Platte County was preparing second capital trial
By GLENN E. RICE
The Kansas City Star
Convicted killer Wayne DuMond (left) could have faced capital murder charges in another death, Platte County authorities said Thursday, but he died in prison while they were building the case.
DuMond, who was a suspect in the June 2001 homicide of Sara Andrasek in Platte County, was found dead Wednesday in the Crossroads Correctional Center in Cameron, Mo.
DuMond, 55, was serving a life term in prison in the murder of a Parkville woman, according to the Missouri Department of Corrections.
Andrasek, 23, was found murdered on June 21, 2001, in the apartment she shared with her husband at the Kelly Crossings, near Interstate 29 and Barry Road. She had learned only days earlier that she was pregnant with her first child, officials said publicly for the first time Thursday.
Platte County Prosecutor Eric Zahnd said although his office had not filed criminal charges against DuMond, material from a latex glove and a three-inch piece of rope found in the bathtub drain linked DuMond to the slaying. There also was DNA evidence, but it gave a match of only 1 in 224,000, Zahnd said.
DuMond was in prison for the murder of Carol Shields. In that case, Zahnd said, the DNA evidence gave a match of 1 in 470 billion.

_Given material:_
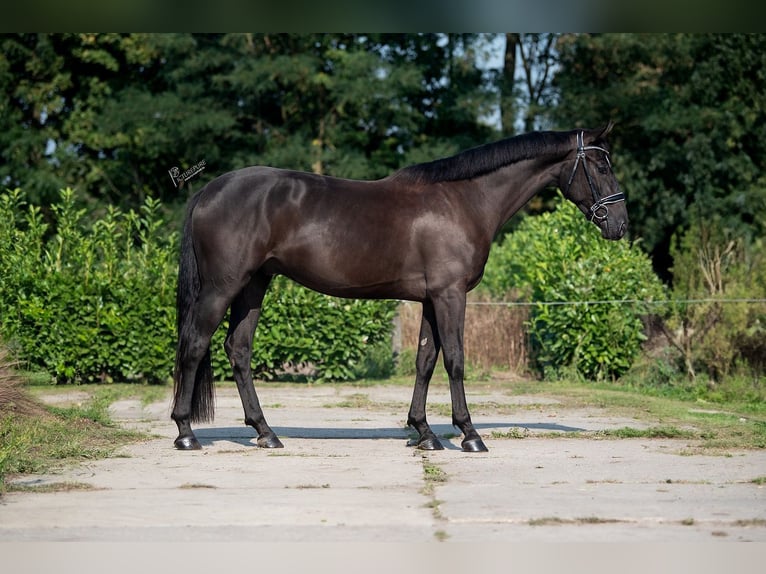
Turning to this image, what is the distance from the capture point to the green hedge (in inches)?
488

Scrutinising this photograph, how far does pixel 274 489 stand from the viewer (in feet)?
18.3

_Aim of the task:_
Reproduce the Platte County article from "Andrasek, 23, was" down to "in 470 billion.", replacing "latex glove" with "rubber glove".

_Task result:_
Andrasek, 23, was found murdered on June 21, 2001, in the apartment she shared with her husband at the Kelly Crossings, near Interstate 29 and Barry Road. She had learned only days earlier that she was pregnant with her first child, officials said publicly for the first time Thursday.
Platte County Prosecutor Eric Zahnd said although his office had not filed criminal charges against DuMond, material from a rubber glove and a three-inch piece of rope found in the bathtub drain linked DuMond to the slaying. There also was DNA evidence, but it gave a match of only 1 in 224,000, Zahnd said.
DuMond was in prison for the murder of Carol Shields. In that case, Zahnd said, the DNA evidence gave a match of 1 in 470 billion.